Events of 2014 that influenced the travel market in the Russian Federation and abroad

Moscow. April 11th. INTERFAX. U - International tourism actually stopped by the beginning of April due to widespread quarantines, bans of many countries on the entry of tourists and air travel. But no matter how dire the situation looks now, historical experience shows that the travel industry is able to recover very quickly from crises.

So far, experts are very careful in predicting the time of tourism's exit from the collapse, since it directly depends on the lifting of restrictions, and now quarantines are not canceled, but only introduced or tightened. But they are all unanimous that after being forced to sit at home for a long time, people will want to travel even more than before.

Historical experience

One of the deadliest conflicts in the history of mankind, the First World War, oddly enough, gave impetus to the rapid development of tourism in the interwar era. Even before 1914, the popularity of beach recreation, water sports and skiing in the mountains gradually began to grow. And during the war, which became a time of forced displacement of huge masses of people, millions sent postcards and photographs to their families. After seeing the magical views, people wanted to see new places with their own eyes. All this led to a surge in travel, a passion for which was reinforced by the gradual introduction of paid holidays in European countries.
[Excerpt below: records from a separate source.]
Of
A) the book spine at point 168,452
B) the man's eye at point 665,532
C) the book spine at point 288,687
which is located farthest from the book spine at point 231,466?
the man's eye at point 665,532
After another 10 years, tourism received a new impetus for development, when, due to the economic crisis in 1929, European luxury hotels began to go bankrupt, which could not adapt to changing demand. And even the wealthy public began to use cheap campgrounds for recreation. In addition, after the crisis, seaside resorts began to invite tourists in the summer season to compensate for the losses from the outflow of their traditional wealthy clientele, accustomed to spending winters in warm climates.
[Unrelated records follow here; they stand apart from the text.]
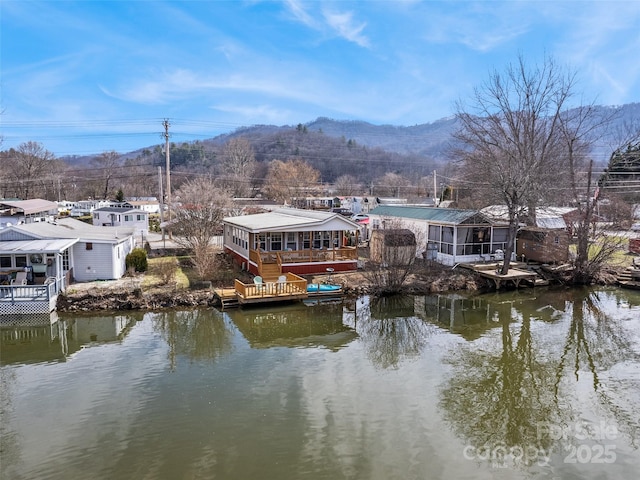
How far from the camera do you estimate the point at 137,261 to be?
74.2 ft

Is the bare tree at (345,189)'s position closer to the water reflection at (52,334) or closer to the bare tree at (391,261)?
the bare tree at (391,261)

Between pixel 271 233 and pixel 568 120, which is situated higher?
A: pixel 568 120

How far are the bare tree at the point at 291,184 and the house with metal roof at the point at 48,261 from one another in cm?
3779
Each subsequent crisis has created new opportunities for tourism. For example, during the 2008 financial crisis, sales of traditional tour packages fell, but real estate sharing and other services such as Airbnb, BlaBlaCar and others began to explode, allowing consumers to travel economically.

The king of all crises

The coronavirus tourism crisis is one of the toughest challenges for the global travel industry in decades. Here, expert opinions differ. Someone finds analogies in the events after the terrorist attacks of September 11, 2001 in New York, and someone even says that nothing comparable in scale in international tourism has happened since the end of World War II. Obviously, this is a matter of perception, and it is obvious that the real losses from what is happening now simply cannot be estimated, since it is not known when everything will end.
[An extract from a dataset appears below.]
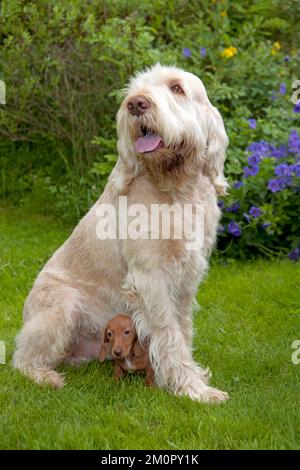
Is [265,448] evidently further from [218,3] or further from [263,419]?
[218,3]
While the World Tourism and Excursion Council (WTTC) claims that the loss of the global tourism industry will amount to more than $ 2 trillion. At the same time, the crisis could lead to the loss of up to 75 million jobs in the tourism sector in the world and more than a million in Russia. The head of Rostourism Zarina Doguzova estimated the number of people employed in the Russian hospitality industry at 2.5 million, which, given the virtually complete stop of tourism and related industries (hotels, restaurants, entertainment) in the country, may mean that the WTTC estimate is too conservative.

Now the situation looks terrible: three billion people around the world are sitting at home and are afraid of infection, borders are closed, visa-free regimes are canceled, planes do not fly, hotels are empty and staff are laid off. But sooner or later the pandemic will end. The world will begin to emerge from quarantines, restore ties and lift travel restrictions. What will tourism be like after that?

When the crisis ends

"Optimists say tourism will revive in the third-fourth quarter of 2020. Pessimists - that recovery will take several years. I rather agree with the pessimists, and not only because of the possibility of a new wave of the epidemic, but also because of the uneven situation with the virus in different countries, "one of the most experienced Russian experts in the field of tourism, the former head of Moscow Tourism Committee and Honorary President of the Russian Union of Travel Industry (RST) Sergei Shpilko.